YOUR OBJECTIVE
Find "Within this image, is" in the records that follow; print that line and each subsequent line through the last one, verbatim and with nothing added.

RECORDS SUPPLIED
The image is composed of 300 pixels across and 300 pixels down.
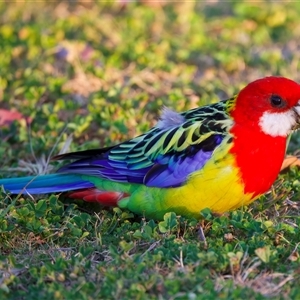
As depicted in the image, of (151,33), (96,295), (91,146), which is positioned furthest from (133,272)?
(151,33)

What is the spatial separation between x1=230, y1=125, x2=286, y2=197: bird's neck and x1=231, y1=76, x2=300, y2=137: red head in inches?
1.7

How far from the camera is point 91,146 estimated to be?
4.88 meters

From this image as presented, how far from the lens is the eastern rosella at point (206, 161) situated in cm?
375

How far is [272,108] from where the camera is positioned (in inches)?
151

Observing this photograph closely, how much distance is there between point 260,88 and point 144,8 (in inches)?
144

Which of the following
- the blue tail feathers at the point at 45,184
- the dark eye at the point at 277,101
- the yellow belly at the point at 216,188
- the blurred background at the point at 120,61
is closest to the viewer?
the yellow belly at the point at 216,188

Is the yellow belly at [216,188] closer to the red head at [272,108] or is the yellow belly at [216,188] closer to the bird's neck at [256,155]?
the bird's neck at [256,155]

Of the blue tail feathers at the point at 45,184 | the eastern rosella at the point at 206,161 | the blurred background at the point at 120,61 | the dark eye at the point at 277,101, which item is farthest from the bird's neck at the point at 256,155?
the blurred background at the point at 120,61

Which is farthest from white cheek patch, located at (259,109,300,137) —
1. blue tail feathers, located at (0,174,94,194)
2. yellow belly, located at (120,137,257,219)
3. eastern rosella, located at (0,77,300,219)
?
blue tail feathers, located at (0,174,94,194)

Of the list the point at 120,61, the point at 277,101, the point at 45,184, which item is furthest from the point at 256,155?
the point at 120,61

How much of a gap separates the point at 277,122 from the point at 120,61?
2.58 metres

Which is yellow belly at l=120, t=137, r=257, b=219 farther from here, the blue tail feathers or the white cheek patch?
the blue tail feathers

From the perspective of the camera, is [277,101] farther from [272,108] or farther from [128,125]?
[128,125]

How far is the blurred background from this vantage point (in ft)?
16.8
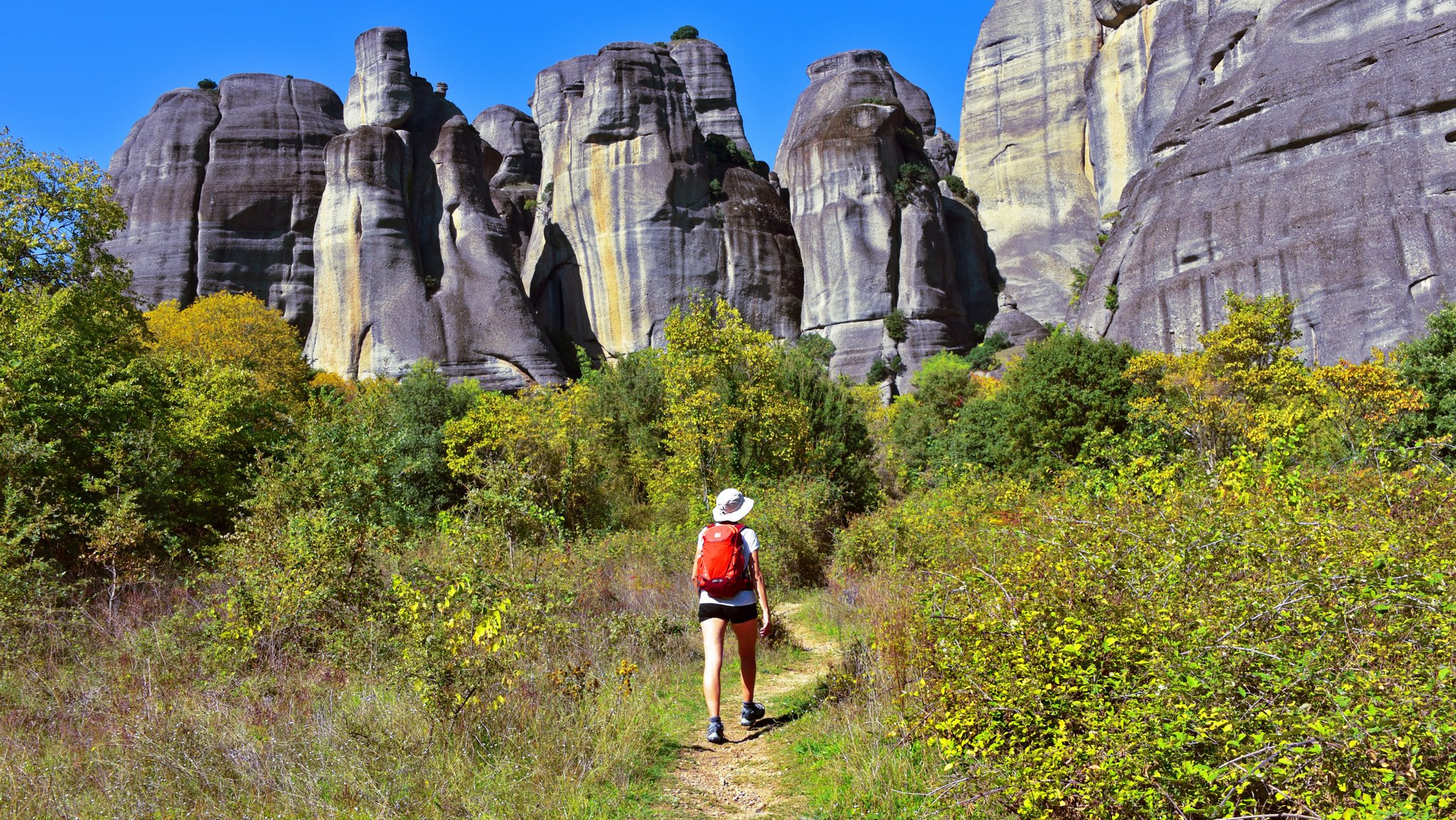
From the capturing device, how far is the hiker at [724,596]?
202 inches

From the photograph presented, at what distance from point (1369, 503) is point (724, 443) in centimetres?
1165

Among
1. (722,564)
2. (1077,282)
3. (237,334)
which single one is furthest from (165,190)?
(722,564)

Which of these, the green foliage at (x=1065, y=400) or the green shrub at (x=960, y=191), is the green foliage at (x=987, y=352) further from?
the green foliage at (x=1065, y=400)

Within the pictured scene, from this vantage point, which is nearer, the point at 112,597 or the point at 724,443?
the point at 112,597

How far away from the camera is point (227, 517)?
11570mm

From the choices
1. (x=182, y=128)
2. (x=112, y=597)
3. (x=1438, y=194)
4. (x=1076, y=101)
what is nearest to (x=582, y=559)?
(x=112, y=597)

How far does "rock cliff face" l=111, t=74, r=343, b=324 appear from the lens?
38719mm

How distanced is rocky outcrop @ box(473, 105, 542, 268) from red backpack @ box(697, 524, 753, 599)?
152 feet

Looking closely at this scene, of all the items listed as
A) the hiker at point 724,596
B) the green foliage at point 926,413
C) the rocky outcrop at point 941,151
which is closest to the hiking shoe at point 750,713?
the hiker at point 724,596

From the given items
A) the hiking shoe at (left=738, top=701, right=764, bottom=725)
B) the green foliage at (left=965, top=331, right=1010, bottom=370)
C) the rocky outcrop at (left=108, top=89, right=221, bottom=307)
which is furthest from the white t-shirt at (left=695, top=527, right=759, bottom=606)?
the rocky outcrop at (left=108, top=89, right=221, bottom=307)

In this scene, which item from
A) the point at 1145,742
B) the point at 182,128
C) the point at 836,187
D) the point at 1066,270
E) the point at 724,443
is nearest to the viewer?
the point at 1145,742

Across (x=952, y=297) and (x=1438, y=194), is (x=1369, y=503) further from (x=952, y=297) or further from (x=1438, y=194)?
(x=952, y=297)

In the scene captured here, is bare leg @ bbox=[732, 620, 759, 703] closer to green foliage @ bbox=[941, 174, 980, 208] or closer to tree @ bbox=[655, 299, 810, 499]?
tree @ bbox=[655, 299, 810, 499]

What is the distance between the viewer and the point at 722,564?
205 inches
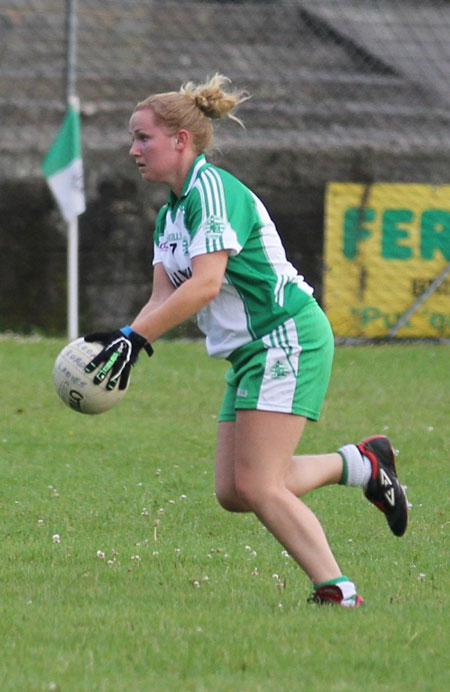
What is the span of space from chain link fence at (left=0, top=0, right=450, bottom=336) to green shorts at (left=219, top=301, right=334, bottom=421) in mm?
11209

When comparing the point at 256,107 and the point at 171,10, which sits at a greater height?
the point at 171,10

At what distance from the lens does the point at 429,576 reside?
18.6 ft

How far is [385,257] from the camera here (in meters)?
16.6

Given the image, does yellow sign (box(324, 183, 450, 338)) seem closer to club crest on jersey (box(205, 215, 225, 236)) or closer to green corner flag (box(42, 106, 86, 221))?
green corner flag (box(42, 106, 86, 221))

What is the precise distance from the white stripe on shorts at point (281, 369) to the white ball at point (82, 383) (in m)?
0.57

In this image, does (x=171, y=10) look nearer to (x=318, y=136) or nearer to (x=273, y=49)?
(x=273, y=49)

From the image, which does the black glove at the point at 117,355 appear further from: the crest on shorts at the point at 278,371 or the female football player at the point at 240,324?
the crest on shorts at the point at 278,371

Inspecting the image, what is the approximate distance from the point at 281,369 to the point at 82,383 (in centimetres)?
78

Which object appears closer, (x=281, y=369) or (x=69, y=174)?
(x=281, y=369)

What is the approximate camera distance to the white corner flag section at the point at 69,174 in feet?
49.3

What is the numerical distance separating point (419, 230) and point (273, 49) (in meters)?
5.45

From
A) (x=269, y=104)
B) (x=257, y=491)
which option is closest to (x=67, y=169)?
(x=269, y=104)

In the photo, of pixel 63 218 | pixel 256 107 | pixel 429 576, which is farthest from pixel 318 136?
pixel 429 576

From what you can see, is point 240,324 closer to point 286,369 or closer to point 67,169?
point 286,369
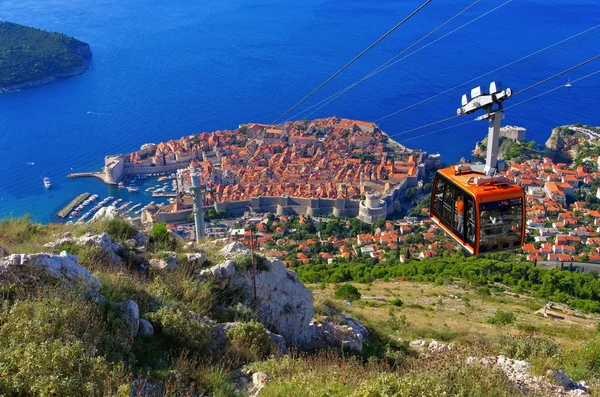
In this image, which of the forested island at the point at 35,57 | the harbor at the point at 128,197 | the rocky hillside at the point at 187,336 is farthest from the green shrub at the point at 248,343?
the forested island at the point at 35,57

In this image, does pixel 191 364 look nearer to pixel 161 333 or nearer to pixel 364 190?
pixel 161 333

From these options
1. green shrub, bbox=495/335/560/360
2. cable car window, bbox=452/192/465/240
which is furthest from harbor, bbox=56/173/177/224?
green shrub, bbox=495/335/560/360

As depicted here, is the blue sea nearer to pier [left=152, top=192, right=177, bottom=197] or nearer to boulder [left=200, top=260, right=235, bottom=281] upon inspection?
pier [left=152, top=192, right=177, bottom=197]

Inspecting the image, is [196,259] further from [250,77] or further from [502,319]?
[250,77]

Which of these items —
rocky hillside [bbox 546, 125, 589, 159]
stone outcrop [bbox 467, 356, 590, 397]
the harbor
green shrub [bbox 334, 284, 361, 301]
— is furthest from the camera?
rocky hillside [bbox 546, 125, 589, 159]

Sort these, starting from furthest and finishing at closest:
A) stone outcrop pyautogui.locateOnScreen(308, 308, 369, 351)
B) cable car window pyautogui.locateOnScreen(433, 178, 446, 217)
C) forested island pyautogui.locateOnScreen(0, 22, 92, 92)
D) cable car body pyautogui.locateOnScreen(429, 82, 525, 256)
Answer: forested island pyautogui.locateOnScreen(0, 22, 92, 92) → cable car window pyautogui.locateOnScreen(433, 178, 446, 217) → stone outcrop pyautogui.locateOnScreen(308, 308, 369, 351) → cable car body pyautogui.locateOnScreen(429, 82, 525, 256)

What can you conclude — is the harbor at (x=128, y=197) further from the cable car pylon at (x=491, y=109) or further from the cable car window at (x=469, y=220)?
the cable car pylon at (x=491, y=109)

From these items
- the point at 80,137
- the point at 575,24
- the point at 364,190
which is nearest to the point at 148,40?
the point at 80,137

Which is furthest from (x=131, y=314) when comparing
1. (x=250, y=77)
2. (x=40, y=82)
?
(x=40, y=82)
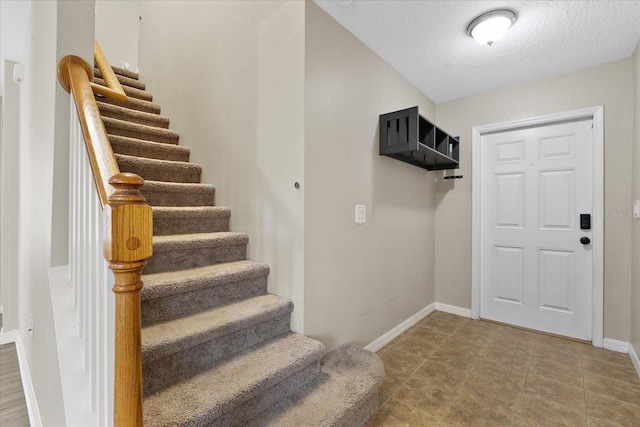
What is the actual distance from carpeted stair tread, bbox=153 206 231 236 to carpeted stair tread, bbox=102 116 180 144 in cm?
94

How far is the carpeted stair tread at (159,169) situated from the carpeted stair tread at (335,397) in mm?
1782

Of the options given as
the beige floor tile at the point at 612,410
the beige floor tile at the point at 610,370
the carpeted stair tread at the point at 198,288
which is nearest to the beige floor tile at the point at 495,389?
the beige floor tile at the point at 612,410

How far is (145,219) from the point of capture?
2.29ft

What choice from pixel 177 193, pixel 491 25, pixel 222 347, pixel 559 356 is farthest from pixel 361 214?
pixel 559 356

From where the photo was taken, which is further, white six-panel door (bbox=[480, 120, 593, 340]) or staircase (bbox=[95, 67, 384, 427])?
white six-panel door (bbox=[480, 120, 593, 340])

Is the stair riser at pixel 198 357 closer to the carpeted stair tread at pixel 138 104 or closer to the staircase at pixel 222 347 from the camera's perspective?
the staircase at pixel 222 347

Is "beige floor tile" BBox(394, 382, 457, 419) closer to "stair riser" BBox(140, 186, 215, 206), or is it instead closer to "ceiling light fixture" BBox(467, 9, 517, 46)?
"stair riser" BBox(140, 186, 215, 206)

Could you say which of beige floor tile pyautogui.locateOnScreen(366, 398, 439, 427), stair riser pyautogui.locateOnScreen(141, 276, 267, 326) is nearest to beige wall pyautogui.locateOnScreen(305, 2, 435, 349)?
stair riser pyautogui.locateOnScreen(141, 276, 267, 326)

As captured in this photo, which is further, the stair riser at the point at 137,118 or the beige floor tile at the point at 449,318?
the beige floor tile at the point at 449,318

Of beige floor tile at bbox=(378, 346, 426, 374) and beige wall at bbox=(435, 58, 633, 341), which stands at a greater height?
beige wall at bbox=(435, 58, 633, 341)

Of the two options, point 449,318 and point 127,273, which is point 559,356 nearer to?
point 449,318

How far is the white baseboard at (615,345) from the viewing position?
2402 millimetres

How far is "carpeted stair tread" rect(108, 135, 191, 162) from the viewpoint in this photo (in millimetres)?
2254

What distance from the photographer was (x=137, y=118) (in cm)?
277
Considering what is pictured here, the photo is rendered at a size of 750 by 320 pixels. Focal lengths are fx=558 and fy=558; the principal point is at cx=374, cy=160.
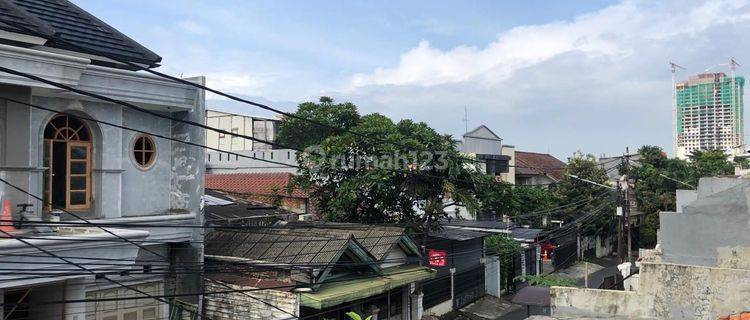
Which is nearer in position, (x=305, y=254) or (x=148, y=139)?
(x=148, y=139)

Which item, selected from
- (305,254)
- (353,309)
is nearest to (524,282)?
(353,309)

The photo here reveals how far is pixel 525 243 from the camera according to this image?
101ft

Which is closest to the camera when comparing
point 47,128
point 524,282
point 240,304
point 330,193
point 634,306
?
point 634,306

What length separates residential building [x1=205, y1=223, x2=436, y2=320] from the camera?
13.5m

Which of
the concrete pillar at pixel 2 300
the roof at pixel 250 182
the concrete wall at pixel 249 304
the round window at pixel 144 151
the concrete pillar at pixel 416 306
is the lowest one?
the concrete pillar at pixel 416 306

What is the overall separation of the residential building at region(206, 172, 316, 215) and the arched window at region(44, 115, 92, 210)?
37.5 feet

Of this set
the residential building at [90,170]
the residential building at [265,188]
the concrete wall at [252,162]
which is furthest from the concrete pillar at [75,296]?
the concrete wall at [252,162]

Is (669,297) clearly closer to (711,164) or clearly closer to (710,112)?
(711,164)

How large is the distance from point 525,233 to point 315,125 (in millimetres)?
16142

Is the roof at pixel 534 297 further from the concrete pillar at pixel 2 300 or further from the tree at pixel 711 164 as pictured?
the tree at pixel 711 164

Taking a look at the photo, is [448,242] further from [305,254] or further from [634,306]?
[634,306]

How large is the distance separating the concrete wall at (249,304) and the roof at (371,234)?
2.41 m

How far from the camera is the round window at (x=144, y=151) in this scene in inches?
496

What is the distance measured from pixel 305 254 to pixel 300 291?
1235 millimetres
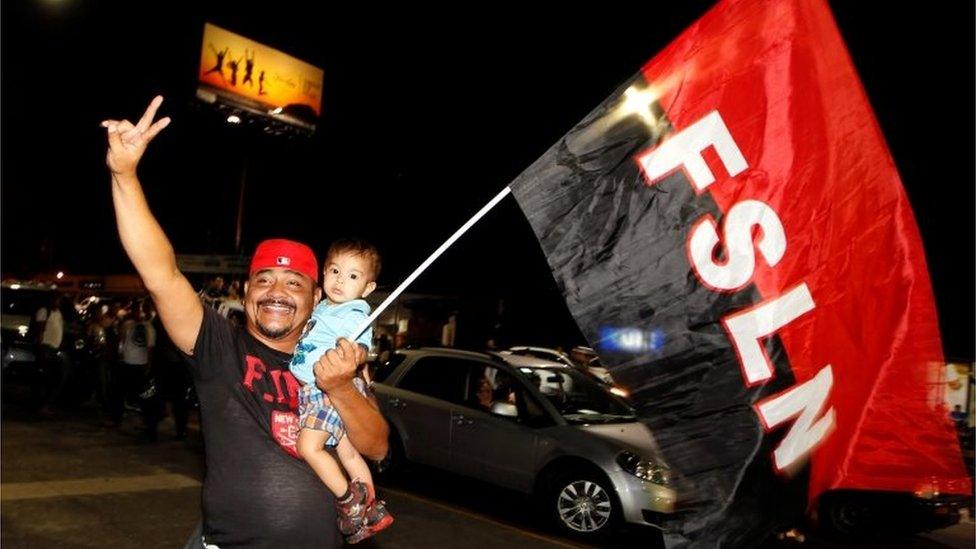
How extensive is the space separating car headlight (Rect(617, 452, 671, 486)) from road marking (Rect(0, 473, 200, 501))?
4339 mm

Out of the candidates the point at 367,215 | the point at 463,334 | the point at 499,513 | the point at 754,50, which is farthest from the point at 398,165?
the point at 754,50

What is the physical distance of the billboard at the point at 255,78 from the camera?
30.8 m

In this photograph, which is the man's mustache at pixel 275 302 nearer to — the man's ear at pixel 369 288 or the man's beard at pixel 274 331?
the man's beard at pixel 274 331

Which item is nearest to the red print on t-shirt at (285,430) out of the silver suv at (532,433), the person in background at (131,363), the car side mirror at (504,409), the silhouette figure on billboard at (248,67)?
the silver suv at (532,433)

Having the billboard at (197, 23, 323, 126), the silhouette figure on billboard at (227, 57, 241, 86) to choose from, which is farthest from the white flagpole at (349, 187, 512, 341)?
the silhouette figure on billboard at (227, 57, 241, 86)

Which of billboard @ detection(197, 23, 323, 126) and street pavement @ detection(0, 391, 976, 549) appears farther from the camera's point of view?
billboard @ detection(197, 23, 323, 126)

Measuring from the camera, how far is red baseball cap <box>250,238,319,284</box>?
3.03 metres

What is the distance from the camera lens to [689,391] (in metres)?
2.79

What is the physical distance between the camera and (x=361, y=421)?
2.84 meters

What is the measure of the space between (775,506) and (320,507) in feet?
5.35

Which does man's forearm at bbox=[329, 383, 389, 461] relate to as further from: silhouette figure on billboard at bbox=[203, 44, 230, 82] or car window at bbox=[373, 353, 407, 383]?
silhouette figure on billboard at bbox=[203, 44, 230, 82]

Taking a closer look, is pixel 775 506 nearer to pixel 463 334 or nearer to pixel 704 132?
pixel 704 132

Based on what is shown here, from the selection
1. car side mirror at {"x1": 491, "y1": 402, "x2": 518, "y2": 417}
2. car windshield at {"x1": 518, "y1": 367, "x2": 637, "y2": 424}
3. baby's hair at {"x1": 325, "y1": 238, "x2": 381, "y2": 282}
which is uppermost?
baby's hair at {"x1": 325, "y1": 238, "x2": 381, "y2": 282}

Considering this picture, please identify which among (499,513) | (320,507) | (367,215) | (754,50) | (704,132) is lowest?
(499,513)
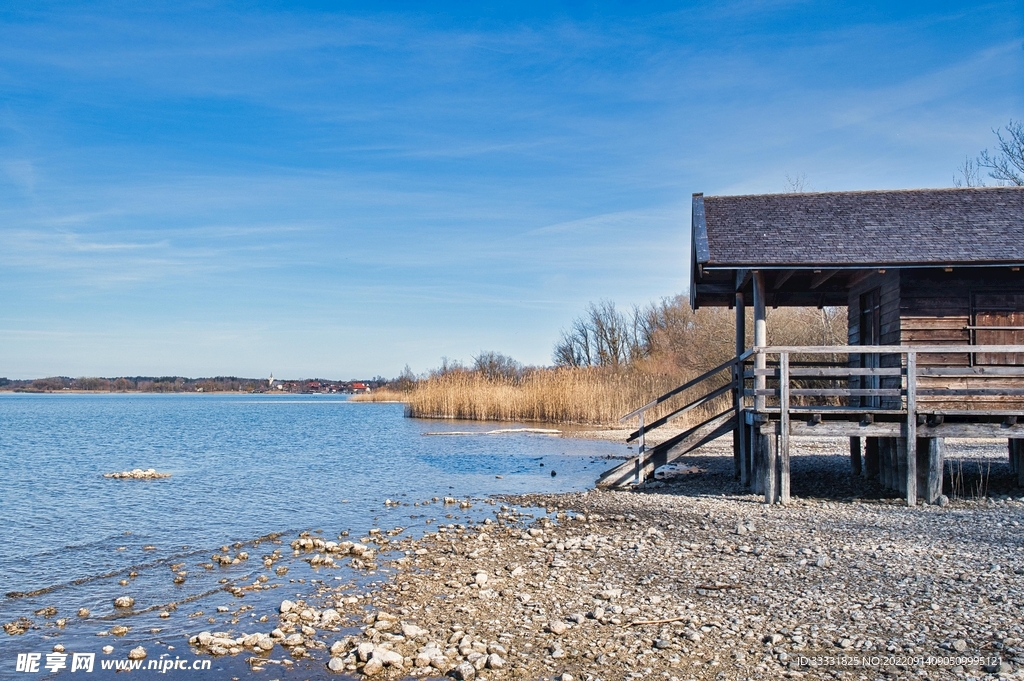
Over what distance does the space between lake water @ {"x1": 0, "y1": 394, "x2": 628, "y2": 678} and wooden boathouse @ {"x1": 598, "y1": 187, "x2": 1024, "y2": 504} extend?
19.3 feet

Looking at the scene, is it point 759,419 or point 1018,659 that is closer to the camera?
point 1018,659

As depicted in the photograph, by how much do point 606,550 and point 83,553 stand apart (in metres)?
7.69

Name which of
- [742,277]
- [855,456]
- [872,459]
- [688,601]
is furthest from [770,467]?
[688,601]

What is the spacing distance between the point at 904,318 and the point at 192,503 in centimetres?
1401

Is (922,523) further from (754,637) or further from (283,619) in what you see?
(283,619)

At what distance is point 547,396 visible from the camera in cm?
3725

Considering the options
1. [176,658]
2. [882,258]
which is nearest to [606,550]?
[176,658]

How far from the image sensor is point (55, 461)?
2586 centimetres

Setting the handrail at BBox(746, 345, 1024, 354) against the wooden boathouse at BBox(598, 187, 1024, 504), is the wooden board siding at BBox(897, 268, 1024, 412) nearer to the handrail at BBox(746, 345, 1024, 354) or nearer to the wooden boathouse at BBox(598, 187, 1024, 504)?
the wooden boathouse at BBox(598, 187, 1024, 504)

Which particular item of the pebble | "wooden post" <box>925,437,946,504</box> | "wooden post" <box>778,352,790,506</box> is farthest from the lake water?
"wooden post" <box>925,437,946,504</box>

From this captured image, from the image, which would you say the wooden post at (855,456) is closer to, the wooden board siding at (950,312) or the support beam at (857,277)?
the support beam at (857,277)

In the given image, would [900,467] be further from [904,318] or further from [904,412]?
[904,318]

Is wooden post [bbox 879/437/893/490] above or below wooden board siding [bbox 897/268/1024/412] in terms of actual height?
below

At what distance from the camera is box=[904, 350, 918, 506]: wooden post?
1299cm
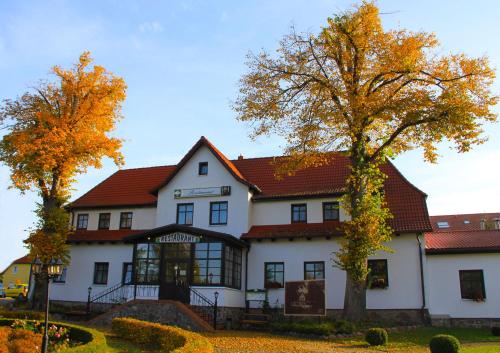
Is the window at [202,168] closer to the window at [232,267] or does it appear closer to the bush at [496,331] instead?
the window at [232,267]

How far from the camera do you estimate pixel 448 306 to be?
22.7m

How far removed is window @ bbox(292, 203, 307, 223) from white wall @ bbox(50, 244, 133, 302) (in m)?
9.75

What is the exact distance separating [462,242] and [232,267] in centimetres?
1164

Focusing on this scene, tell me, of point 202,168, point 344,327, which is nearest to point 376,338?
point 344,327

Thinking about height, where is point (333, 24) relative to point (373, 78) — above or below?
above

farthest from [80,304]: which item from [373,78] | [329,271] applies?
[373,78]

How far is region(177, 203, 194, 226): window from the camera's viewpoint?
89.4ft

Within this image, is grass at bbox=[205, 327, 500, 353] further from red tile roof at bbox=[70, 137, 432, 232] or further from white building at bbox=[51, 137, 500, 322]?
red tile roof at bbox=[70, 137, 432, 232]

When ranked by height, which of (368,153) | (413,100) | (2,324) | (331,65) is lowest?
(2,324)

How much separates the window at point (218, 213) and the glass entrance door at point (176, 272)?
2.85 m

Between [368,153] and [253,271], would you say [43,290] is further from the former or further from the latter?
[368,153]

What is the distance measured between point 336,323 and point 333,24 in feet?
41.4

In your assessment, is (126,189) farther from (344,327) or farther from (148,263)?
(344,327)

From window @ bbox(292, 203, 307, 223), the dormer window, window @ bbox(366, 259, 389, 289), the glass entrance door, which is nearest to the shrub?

THE REPLY
Within this image, is grass at bbox=[205, 327, 500, 353] further from red tile roof at bbox=[70, 137, 432, 232] or further from white building at bbox=[51, 137, 500, 322]?
red tile roof at bbox=[70, 137, 432, 232]

When ranked by height, which of (368,153) | (413,100) | (2,324) | (331,65) is lowest?
(2,324)

How much separates the window at point (218, 213) and the glass entrance door at point (176, 272)?
2.85 m

Between [368,153] and [253,271], would you say [43,290] is further from the former or further from the latter?
[368,153]

What is the distance measured between point 336,323 and point 333,24 in feet?
41.4

In your assessment, is (126,189) farther from (344,327) or farther from (148,263)?
(344,327)

From window @ bbox(292, 203, 307, 223), the dormer window, window @ bbox(366, 259, 389, 289), the glass entrance door, which is nearest to the shrub?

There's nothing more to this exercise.